Exercise description >>
Translate this sentence from the text about Santa Anna and early Mexican politics into Spanish: "Santa Anna was given control of the port of Veracruz and was rapidly becoming a regional caudillo."

Text section >>
┏━━
Map of the United States in 1819, as the Missouri Compromise was being negotiated.

The Missouri Compromise was controversial at the time and many Americans worried that the country had become lawfully divided along sectional lines. Tejanos in northern Mexico were supported by southerners, especially after they achieved a degree of independence from anti-slavery Mexico in 1836. The annexation of Texas into the United States in 1845, which precipitated the Mexican-American War, also triggered another conflict over slave states.

Mexican politics were extremely chaotic, in the eyes of Americans. When the Mexicans rebelled against Spanish rule in the 1810s, the royal government sent a general named Agustín de Iturbide against Vicente Guerrero’s forces, but Guerrero beat Iturbide in battle and then convinced him to join the revolution. In 1821 the two allied under the Plan de Iguala, or the plan of the three guarantees, which again proclaimed Mexico’s independence and declared that “All inhabitants . . . without distinction of their European, African or Indian origins are citizens . . . with full freedom to pursue their livelihoods according to their merits and virtues.” When Iturbide declared himself emperor of Mexico, Guerrero and his supporters rebelled and although Iturbide defeated them in the field he resigned when Antonio Lopez de Santa Anna also rebelled and went into exile. Santa Anna (1794-1876) was a creole general who like Iturbide had first defended New Spain and then switched to the patriot cause. Santa Anna would become Mexico’s 8th president, serving from 1833 to 1855. Mexican politics remained complicated and turbulent: suffice it to say that Santa Anna ended his life living in exile in Cuba and New York after 1855, and both Iturbide and Guerrero ended up being executed in their turns.

Santan Anna was born in 1794 into a wealthy creole family in Veracruz, the port city on the Gulf Coast that had been founded by Cortés in 1519. In 1810 as a sixteen-year old, Santa Anna joined the army against his parents’ wishes and fought revolutionaries like Manuel Hidalgo y Costilla. He was wounded in battle and by age 18 had been promoted to Lieutenant. When royalist officer Agustín Iturbide joined Vicente Guerrero in 1821 to support the revolution, Santa Anna changed sides too. As a reward for driving Spanish forces out of Veracruz, Iturbide made Santa Anna a general.

Santa Anna was given control of the port of Veracruz and was rapidly becoming a regional caudillo. Iturbide removed Santa Anna from the post and in 1822 Santa Anna joined a rebellion against the dictator, when Iturbide suspended the constituent congress. In 1828 Santa Anna supported Guerrero for president. Spain made a final attempt to retake Mexico in 1829 and Santa Anna led the forces that defeated the small Spanish invasion. People began calling him (with his approval) the savior of the motherland and the Napoleon of the West. Later in 1829 a coup led by the vice president deposed and executed Guerrero. Santa Anna commanded the forces opposing the new president. In 1833 he was elected 8th president of Mexico. He would serve 11 non-consecutive terms over the next 22 years.
┗━━
Listed records >>
┏━━
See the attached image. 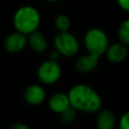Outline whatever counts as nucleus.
I'll return each mask as SVG.
<instances>
[{"instance_id":"nucleus-1","label":"nucleus","mask_w":129,"mask_h":129,"mask_svg":"<svg viewBox=\"0 0 129 129\" xmlns=\"http://www.w3.org/2000/svg\"><path fill=\"white\" fill-rule=\"evenodd\" d=\"M70 105L78 112L97 113L102 107V99L97 91L87 84H77L68 93Z\"/></svg>"},{"instance_id":"nucleus-2","label":"nucleus","mask_w":129,"mask_h":129,"mask_svg":"<svg viewBox=\"0 0 129 129\" xmlns=\"http://www.w3.org/2000/svg\"><path fill=\"white\" fill-rule=\"evenodd\" d=\"M40 23L39 12L32 6H22L13 16V25L16 31L28 35L37 30Z\"/></svg>"},{"instance_id":"nucleus-3","label":"nucleus","mask_w":129,"mask_h":129,"mask_svg":"<svg viewBox=\"0 0 129 129\" xmlns=\"http://www.w3.org/2000/svg\"><path fill=\"white\" fill-rule=\"evenodd\" d=\"M109 44H110L109 38L106 32L99 27L90 28L85 33L84 45L88 53H91L100 57L105 53Z\"/></svg>"},{"instance_id":"nucleus-4","label":"nucleus","mask_w":129,"mask_h":129,"mask_svg":"<svg viewBox=\"0 0 129 129\" xmlns=\"http://www.w3.org/2000/svg\"><path fill=\"white\" fill-rule=\"evenodd\" d=\"M55 50L67 57H72L79 52L80 43L78 38L70 31L58 32L53 39Z\"/></svg>"},{"instance_id":"nucleus-5","label":"nucleus","mask_w":129,"mask_h":129,"mask_svg":"<svg viewBox=\"0 0 129 129\" xmlns=\"http://www.w3.org/2000/svg\"><path fill=\"white\" fill-rule=\"evenodd\" d=\"M61 76V68L56 60L47 59L41 62L37 69L38 80L45 85L56 83Z\"/></svg>"},{"instance_id":"nucleus-6","label":"nucleus","mask_w":129,"mask_h":129,"mask_svg":"<svg viewBox=\"0 0 129 129\" xmlns=\"http://www.w3.org/2000/svg\"><path fill=\"white\" fill-rule=\"evenodd\" d=\"M27 44V37L25 34H22L18 31L10 33L6 36L4 40V47L10 53L20 52Z\"/></svg>"},{"instance_id":"nucleus-7","label":"nucleus","mask_w":129,"mask_h":129,"mask_svg":"<svg viewBox=\"0 0 129 129\" xmlns=\"http://www.w3.org/2000/svg\"><path fill=\"white\" fill-rule=\"evenodd\" d=\"M106 57L110 62L113 63H120L128 55V46L124 43L118 41L112 44H109L106 51Z\"/></svg>"},{"instance_id":"nucleus-8","label":"nucleus","mask_w":129,"mask_h":129,"mask_svg":"<svg viewBox=\"0 0 129 129\" xmlns=\"http://www.w3.org/2000/svg\"><path fill=\"white\" fill-rule=\"evenodd\" d=\"M23 98L29 105H39L45 99V91L40 85L32 84L24 90Z\"/></svg>"},{"instance_id":"nucleus-9","label":"nucleus","mask_w":129,"mask_h":129,"mask_svg":"<svg viewBox=\"0 0 129 129\" xmlns=\"http://www.w3.org/2000/svg\"><path fill=\"white\" fill-rule=\"evenodd\" d=\"M98 63H99V57L94 54L88 53V54L81 55L76 59L75 68L79 73L87 74V73L93 72L97 68Z\"/></svg>"},{"instance_id":"nucleus-10","label":"nucleus","mask_w":129,"mask_h":129,"mask_svg":"<svg viewBox=\"0 0 129 129\" xmlns=\"http://www.w3.org/2000/svg\"><path fill=\"white\" fill-rule=\"evenodd\" d=\"M70 106L69 96L63 92H56L52 94L48 99V107L54 113L59 114Z\"/></svg>"},{"instance_id":"nucleus-11","label":"nucleus","mask_w":129,"mask_h":129,"mask_svg":"<svg viewBox=\"0 0 129 129\" xmlns=\"http://www.w3.org/2000/svg\"><path fill=\"white\" fill-rule=\"evenodd\" d=\"M96 127L97 129H115V116L108 109H100L97 112Z\"/></svg>"},{"instance_id":"nucleus-12","label":"nucleus","mask_w":129,"mask_h":129,"mask_svg":"<svg viewBox=\"0 0 129 129\" xmlns=\"http://www.w3.org/2000/svg\"><path fill=\"white\" fill-rule=\"evenodd\" d=\"M27 43L29 44L30 48L34 52H37V53L43 52L47 48V40H46L44 34L37 30L28 34Z\"/></svg>"},{"instance_id":"nucleus-13","label":"nucleus","mask_w":129,"mask_h":129,"mask_svg":"<svg viewBox=\"0 0 129 129\" xmlns=\"http://www.w3.org/2000/svg\"><path fill=\"white\" fill-rule=\"evenodd\" d=\"M117 35L120 42L129 46V18L123 20L120 23L117 30Z\"/></svg>"},{"instance_id":"nucleus-14","label":"nucleus","mask_w":129,"mask_h":129,"mask_svg":"<svg viewBox=\"0 0 129 129\" xmlns=\"http://www.w3.org/2000/svg\"><path fill=\"white\" fill-rule=\"evenodd\" d=\"M54 26L58 32L69 31L71 27V20L64 14H59L54 19Z\"/></svg>"},{"instance_id":"nucleus-15","label":"nucleus","mask_w":129,"mask_h":129,"mask_svg":"<svg viewBox=\"0 0 129 129\" xmlns=\"http://www.w3.org/2000/svg\"><path fill=\"white\" fill-rule=\"evenodd\" d=\"M59 118H60V121L62 123H64V124H71L77 118V111L72 106H70L69 108H67L66 110H63L61 113H59Z\"/></svg>"},{"instance_id":"nucleus-16","label":"nucleus","mask_w":129,"mask_h":129,"mask_svg":"<svg viewBox=\"0 0 129 129\" xmlns=\"http://www.w3.org/2000/svg\"><path fill=\"white\" fill-rule=\"evenodd\" d=\"M119 129H129V112H125L120 117Z\"/></svg>"},{"instance_id":"nucleus-17","label":"nucleus","mask_w":129,"mask_h":129,"mask_svg":"<svg viewBox=\"0 0 129 129\" xmlns=\"http://www.w3.org/2000/svg\"><path fill=\"white\" fill-rule=\"evenodd\" d=\"M116 2L122 10L129 13V0H116Z\"/></svg>"},{"instance_id":"nucleus-18","label":"nucleus","mask_w":129,"mask_h":129,"mask_svg":"<svg viewBox=\"0 0 129 129\" xmlns=\"http://www.w3.org/2000/svg\"><path fill=\"white\" fill-rule=\"evenodd\" d=\"M10 129H30V127L24 123H15L10 127Z\"/></svg>"},{"instance_id":"nucleus-19","label":"nucleus","mask_w":129,"mask_h":129,"mask_svg":"<svg viewBox=\"0 0 129 129\" xmlns=\"http://www.w3.org/2000/svg\"><path fill=\"white\" fill-rule=\"evenodd\" d=\"M59 53L56 51V50H53L49 53V59H52V60H56L58 57H59Z\"/></svg>"},{"instance_id":"nucleus-20","label":"nucleus","mask_w":129,"mask_h":129,"mask_svg":"<svg viewBox=\"0 0 129 129\" xmlns=\"http://www.w3.org/2000/svg\"><path fill=\"white\" fill-rule=\"evenodd\" d=\"M46 1H48V2H56L58 0H46Z\"/></svg>"}]
</instances>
┗━━
Written response >>
A Santa Anna se le dio el control del puerto de Veracruz y rápidamente se estaba convirtiendo en un caudillo regional.